AIM:
Reproduce all of the records below verbatim, line for line, but omit the pictures.

Spatial questions about scenes
=======

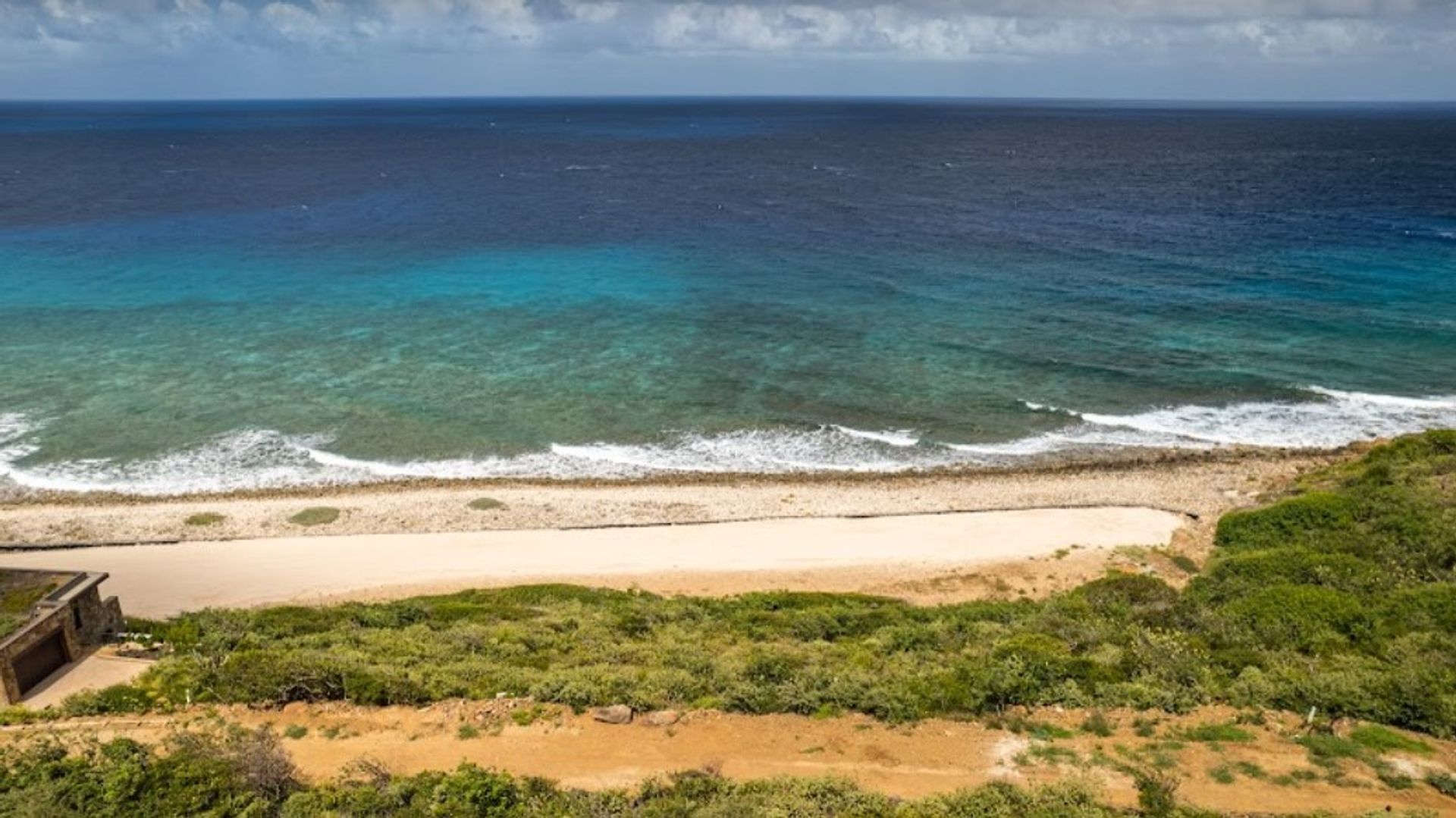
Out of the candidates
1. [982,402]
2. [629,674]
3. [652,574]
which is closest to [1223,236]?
[982,402]

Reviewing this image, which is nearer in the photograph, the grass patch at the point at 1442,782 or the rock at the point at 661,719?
the grass patch at the point at 1442,782

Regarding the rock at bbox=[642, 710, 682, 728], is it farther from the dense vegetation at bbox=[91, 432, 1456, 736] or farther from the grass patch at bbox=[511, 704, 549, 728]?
the grass patch at bbox=[511, 704, 549, 728]

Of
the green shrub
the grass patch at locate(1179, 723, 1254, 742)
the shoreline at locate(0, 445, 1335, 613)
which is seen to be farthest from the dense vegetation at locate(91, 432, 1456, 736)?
the shoreline at locate(0, 445, 1335, 613)

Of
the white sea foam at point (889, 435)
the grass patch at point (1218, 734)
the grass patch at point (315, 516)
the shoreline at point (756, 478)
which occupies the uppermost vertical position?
the grass patch at point (1218, 734)

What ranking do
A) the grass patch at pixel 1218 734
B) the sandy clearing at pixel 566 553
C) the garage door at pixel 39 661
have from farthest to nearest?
the sandy clearing at pixel 566 553 < the garage door at pixel 39 661 < the grass patch at pixel 1218 734

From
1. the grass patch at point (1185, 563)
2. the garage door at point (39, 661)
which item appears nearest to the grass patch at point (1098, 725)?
the grass patch at point (1185, 563)

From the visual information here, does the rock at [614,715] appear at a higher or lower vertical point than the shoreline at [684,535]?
higher

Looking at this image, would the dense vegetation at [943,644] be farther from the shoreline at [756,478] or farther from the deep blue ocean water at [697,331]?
the deep blue ocean water at [697,331]

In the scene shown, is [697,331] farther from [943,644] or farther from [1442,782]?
[1442,782]
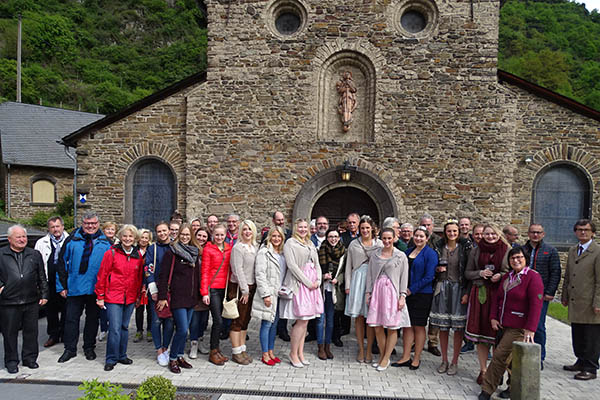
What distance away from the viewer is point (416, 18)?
10383mm

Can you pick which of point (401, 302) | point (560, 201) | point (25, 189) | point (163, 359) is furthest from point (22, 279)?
point (25, 189)

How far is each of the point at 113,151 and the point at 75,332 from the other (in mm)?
6713

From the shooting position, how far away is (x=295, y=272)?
5340 mm

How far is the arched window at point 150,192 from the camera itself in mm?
11133

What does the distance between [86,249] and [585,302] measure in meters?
6.76

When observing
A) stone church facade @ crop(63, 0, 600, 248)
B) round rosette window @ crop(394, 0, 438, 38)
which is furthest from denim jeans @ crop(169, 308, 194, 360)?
round rosette window @ crop(394, 0, 438, 38)

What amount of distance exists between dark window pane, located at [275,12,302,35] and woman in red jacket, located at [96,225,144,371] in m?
7.31

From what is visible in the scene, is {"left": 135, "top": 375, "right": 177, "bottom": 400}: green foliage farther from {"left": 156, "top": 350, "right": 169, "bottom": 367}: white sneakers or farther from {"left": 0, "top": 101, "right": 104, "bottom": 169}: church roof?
{"left": 0, "top": 101, "right": 104, "bottom": 169}: church roof

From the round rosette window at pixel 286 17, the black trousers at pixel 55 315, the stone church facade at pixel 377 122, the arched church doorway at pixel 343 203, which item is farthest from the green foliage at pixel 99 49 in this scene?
the black trousers at pixel 55 315

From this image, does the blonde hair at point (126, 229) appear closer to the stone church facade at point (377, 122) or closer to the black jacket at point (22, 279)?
the black jacket at point (22, 279)

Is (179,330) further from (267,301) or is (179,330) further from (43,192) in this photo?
(43,192)

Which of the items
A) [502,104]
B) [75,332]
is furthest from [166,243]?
[502,104]

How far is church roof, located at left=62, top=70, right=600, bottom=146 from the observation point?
1012 cm

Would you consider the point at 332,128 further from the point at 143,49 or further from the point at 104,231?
the point at 143,49
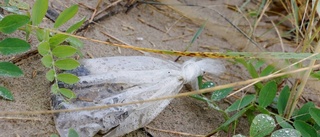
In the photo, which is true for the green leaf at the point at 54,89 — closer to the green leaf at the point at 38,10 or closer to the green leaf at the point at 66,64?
the green leaf at the point at 66,64

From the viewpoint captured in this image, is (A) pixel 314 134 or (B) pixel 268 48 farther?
(B) pixel 268 48

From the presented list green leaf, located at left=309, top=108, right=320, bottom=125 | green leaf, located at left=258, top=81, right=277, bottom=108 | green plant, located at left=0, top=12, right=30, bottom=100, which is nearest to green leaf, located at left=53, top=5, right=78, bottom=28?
green plant, located at left=0, top=12, right=30, bottom=100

=======

OUTPUT OF THE TASK:
Out of the candidates
1. [982,402]
2. [629,674]
3. [652,574]
which is closest to [1223,236]?
[982,402]

Reviewing this image, which is nearer in the photograph, the grass patch at the point at 1442,782 or the rock at the point at 661,719?
the grass patch at the point at 1442,782

Regarding the rock at bbox=[642, 710, 682, 728], is it farther from the dense vegetation at bbox=[91, 432, 1456, 736] or farther from the grass patch at bbox=[511, 704, 549, 728]?
the grass patch at bbox=[511, 704, 549, 728]

Of
the green shrub
the grass patch at locate(1179, 723, 1254, 742)
the shoreline at locate(0, 445, 1335, 613)
which is seen to be farthest from the dense vegetation at locate(91, 432, 1456, 736)?
the shoreline at locate(0, 445, 1335, 613)

Of
the white sea foam at point (889, 435)
the grass patch at point (1218, 734)
the grass patch at point (315, 516)
the shoreline at point (756, 478)
which occupies the uppermost vertical position?
the grass patch at point (1218, 734)

What ranking do
A) the grass patch at pixel 1218 734
B) the sandy clearing at pixel 566 553
C) the garage door at pixel 39 661
have from farthest to nearest?
the sandy clearing at pixel 566 553 < the garage door at pixel 39 661 < the grass patch at pixel 1218 734

From
1. the grass patch at point (1185, 563)
2. the garage door at point (39, 661)
which item appears nearest to the grass patch at point (1098, 725)?
the grass patch at point (1185, 563)

From the visual information here, does the rock at [614,715] appear at a higher or lower vertical point than the shoreline at [684,535]?
higher

Looking at this image, would the dense vegetation at [943,644] be farther from the shoreline at [756,478] or farther from the deep blue ocean water at [697,331]?
the deep blue ocean water at [697,331]

In the scene shown, is [697,331] farther from [943,644] or farther from [1442,782]?
[1442,782]
What distance away from the viewer is point (416, 18)?
10383mm

Can you pick which of point (401, 302) | point (560, 201) | point (25, 189) | point (163, 359) is furthest from point (22, 279)?
point (25, 189)

How far is each of the point at 113,151 and the point at 75,332 from the other (in mm)?
6713

From the shooting position, how far away is (x=295, y=272)?
5340 mm

How far is the arched window at point 150,192 from the camera itself in mm?
11133

What does the distance between [86,249] and [585,302] measure in meters?
6.76

When observing
A) stone church facade @ crop(63, 0, 600, 248)
B) round rosette window @ crop(394, 0, 438, 38)
which is furthest from denim jeans @ crop(169, 308, 194, 360)?
round rosette window @ crop(394, 0, 438, 38)

What amount of distance exists between dark window pane, located at [275,12,302,35] and woman in red jacket, located at [96,225,144,371] in m?
7.31

From what is visible in the scene, is {"left": 135, "top": 375, "right": 177, "bottom": 400}: green foliage farther from {"left": 156, "top": 350, "right": 169, "bottom": 367}: white sneakers or farther from {"left": 0, "top": 101, "right": 104, "bottom": 169}: church roof?
{"left": 0, "top": 101, "right": 104, "bottom": 169}: church roof

From the round rosette window at pixel 286 17, the black trousers at pixel 55 315, the stone church facade at pixel 377 122, the arched church doorway at pixel 343 203, which item is farthest from the green foliage at pixel 99 49 in this scene?
the black trousers at pixel 55 315

From this image, does the blonde hair at point (126, 229) appear closer to the stone church facade at point (377, 122) or closer to the black jacket at point (22, 279)?
the black jacket at point (22, 279)

Is (179,330) further from (267,301) or is (179,330) further from (43,192) in this photo?
(43,192)

Which of the items
A) [502,104]
B) [75,332]
is furthest from [166,243]?
[502,104]

How far is church roof, located at left=62, top=70, right=600, bottom=146 from the observation point?
1012 cm

Would you consider the point at 332,128 further from the point at 143,49 or further from the point at 104,231?
the point at 143,49
In the photo, which is true for the green leaf at the point at 54,89 — closer to the green leaf at the point at 38,10 or closer to the green leaf at the point at 66,64?
the green leaf at the point at 66,64

From the viewpoint captured in this image, is (A) pixel 314 134 or (B) pixel 268 48 farther?
(B) pixel 268 48

From the presented list green leaf, located at left=309, top=108, right=320, bottom=125 | green leaf, located at left=258, top=81, right=277, bottom=108 | green plant, located at left=0, top=12, right=30, bottom=100, which is nearest to green leaf, located at left=53, top=5, right=78, bottom=28?
green plant, located at left=0, top=12, right=30, bottom=100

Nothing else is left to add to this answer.